▶ _Data shown_
•••
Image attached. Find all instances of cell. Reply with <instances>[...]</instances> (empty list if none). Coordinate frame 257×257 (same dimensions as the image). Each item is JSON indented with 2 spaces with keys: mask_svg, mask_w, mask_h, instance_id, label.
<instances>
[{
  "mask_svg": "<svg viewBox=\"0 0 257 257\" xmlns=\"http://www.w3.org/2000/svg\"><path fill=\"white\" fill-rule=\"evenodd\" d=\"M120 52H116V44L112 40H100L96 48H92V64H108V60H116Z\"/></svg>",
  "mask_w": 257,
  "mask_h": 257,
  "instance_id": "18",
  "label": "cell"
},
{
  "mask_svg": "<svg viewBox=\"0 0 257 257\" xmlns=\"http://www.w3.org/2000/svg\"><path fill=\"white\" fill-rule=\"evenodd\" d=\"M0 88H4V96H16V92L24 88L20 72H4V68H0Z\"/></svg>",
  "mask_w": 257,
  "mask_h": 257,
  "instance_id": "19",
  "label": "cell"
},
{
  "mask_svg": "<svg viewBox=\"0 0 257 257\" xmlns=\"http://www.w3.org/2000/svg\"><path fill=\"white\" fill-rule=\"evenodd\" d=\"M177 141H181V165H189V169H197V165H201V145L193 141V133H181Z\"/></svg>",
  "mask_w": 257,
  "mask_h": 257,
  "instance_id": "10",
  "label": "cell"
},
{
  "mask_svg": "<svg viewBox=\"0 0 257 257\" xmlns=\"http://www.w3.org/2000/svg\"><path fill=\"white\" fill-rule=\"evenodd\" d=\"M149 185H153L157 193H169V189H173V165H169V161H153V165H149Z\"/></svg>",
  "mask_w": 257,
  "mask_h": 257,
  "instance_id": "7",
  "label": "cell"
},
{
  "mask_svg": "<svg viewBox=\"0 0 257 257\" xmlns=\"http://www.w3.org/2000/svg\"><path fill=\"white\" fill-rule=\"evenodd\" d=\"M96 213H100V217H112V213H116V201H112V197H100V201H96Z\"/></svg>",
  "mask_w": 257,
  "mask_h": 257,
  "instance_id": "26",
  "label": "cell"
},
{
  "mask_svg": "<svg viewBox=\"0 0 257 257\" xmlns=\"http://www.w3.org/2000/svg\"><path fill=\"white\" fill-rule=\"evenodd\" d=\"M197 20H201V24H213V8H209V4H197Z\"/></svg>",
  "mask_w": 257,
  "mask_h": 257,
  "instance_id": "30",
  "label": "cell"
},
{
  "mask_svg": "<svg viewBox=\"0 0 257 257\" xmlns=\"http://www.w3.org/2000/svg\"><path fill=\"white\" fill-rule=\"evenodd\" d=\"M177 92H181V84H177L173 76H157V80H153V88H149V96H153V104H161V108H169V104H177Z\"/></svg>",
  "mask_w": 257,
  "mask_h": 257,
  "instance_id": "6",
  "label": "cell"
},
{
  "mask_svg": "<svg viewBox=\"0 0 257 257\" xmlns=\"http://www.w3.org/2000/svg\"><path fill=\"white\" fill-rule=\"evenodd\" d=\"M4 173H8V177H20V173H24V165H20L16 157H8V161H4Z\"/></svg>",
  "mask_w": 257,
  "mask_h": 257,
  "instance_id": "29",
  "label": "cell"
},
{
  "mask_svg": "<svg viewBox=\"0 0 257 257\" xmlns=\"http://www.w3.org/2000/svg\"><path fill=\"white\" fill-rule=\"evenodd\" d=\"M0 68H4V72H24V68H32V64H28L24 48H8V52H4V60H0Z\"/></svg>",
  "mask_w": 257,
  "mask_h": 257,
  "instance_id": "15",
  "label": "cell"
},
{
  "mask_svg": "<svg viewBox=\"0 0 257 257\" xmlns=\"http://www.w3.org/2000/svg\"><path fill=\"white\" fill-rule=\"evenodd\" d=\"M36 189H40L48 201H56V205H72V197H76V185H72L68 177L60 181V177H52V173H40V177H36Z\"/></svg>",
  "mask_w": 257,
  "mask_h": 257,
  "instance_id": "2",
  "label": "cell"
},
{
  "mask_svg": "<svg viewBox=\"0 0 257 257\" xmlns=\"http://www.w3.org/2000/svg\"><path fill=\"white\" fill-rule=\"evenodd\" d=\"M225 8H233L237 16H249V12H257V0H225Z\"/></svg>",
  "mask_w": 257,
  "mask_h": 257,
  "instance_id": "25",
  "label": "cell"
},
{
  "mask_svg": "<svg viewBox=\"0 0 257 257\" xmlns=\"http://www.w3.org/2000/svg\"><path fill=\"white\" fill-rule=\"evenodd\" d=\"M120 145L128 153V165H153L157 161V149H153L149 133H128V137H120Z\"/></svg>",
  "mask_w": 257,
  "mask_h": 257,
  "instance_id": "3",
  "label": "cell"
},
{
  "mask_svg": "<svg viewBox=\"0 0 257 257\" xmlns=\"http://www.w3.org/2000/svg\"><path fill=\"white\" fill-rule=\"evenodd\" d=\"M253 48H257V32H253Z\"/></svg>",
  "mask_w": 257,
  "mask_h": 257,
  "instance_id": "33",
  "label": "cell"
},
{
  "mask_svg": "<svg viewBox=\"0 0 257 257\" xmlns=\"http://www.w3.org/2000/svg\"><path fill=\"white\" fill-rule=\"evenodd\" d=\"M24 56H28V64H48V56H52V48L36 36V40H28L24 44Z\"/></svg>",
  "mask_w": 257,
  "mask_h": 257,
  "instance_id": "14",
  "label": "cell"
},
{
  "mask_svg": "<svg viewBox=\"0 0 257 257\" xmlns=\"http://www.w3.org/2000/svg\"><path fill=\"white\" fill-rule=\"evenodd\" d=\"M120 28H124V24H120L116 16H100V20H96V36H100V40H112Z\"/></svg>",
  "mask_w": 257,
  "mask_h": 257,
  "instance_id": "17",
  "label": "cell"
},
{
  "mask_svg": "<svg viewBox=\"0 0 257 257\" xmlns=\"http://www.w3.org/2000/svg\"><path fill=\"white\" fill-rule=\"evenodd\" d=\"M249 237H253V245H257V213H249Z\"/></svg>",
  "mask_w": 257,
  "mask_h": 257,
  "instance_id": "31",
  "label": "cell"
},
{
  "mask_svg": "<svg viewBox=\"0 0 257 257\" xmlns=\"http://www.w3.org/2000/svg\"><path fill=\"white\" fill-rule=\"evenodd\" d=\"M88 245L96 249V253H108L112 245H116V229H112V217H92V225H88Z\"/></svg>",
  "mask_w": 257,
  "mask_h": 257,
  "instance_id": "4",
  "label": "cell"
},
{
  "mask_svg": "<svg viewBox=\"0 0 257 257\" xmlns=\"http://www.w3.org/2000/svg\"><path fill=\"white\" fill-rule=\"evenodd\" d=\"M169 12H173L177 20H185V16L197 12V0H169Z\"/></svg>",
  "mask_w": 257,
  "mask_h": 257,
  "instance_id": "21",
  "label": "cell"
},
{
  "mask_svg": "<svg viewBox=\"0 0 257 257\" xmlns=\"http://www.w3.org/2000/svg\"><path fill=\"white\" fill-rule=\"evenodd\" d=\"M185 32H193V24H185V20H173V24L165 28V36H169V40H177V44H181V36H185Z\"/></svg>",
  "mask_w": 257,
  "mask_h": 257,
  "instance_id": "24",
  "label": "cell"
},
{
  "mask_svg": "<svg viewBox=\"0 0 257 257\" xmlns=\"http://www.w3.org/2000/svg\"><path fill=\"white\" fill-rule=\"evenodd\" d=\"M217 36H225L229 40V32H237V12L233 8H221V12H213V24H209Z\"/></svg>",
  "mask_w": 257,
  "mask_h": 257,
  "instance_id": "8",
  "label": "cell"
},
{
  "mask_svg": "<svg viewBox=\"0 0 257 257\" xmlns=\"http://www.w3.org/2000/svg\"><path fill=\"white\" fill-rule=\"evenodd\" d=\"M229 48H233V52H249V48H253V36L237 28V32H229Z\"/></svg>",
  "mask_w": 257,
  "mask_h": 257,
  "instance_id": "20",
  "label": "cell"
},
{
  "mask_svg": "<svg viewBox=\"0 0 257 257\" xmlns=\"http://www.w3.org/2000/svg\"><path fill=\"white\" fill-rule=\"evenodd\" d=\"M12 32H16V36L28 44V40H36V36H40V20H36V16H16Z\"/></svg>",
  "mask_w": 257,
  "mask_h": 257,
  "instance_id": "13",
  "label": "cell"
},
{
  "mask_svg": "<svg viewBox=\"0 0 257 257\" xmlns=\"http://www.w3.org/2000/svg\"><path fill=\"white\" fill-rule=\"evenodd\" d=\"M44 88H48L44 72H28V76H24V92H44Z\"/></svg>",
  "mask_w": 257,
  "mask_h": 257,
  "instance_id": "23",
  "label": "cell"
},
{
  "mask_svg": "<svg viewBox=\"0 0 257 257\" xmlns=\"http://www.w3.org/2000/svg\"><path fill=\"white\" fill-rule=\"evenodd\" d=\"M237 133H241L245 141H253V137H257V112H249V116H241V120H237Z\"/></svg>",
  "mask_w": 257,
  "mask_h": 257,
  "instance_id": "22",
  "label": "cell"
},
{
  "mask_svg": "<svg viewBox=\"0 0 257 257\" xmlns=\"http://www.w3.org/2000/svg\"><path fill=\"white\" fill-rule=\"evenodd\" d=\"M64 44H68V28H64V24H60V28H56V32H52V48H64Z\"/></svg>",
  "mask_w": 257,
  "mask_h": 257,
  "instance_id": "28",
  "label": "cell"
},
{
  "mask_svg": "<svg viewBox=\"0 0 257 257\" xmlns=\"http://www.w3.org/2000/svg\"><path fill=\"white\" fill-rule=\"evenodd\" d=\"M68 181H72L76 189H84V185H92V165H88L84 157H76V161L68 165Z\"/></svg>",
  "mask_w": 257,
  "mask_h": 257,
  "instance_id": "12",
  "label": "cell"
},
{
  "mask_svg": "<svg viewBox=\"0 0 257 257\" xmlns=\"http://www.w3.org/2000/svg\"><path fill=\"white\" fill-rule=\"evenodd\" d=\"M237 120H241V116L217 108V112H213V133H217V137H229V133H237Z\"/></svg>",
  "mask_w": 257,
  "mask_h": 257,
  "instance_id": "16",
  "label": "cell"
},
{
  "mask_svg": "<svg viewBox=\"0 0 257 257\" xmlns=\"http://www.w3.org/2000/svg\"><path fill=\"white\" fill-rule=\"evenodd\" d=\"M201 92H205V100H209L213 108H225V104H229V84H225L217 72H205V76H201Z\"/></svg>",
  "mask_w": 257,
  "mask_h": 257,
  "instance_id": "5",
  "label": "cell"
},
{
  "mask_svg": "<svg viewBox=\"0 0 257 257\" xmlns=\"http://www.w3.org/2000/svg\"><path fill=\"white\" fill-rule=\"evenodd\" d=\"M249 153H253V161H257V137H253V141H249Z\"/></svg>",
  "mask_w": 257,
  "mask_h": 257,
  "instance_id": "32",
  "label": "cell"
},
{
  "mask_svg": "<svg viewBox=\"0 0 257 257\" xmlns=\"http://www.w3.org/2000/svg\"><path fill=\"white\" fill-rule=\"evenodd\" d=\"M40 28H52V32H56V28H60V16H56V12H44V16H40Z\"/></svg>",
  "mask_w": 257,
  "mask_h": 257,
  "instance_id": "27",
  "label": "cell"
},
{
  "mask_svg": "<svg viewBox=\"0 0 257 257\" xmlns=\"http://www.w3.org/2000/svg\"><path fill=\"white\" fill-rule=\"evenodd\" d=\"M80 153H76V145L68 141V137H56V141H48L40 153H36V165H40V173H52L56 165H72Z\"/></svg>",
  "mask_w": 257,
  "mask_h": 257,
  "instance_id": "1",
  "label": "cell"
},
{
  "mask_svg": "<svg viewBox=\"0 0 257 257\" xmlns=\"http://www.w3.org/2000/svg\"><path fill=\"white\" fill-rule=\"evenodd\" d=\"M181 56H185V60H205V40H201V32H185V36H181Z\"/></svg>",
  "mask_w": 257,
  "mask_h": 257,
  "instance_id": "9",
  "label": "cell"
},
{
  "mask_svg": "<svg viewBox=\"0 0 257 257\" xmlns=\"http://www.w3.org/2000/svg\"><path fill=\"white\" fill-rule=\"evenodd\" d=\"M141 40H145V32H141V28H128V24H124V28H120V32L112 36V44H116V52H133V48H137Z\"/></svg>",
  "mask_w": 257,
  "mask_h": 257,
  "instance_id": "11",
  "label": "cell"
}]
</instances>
•••
Please list each line of the material above that contains the string "instances". Case counts.

▶ _Answer in full_
Image attached. Find all instances of cell. Reply with <instances>[...]</instances> (empty list if none). Coordinate frame 257×257 (same dimensions as the image). Each item is JSON indented with 2 spaces with keys: mask_svg, mask_w, mask_h, instance_id, label.
<instances>
</instances>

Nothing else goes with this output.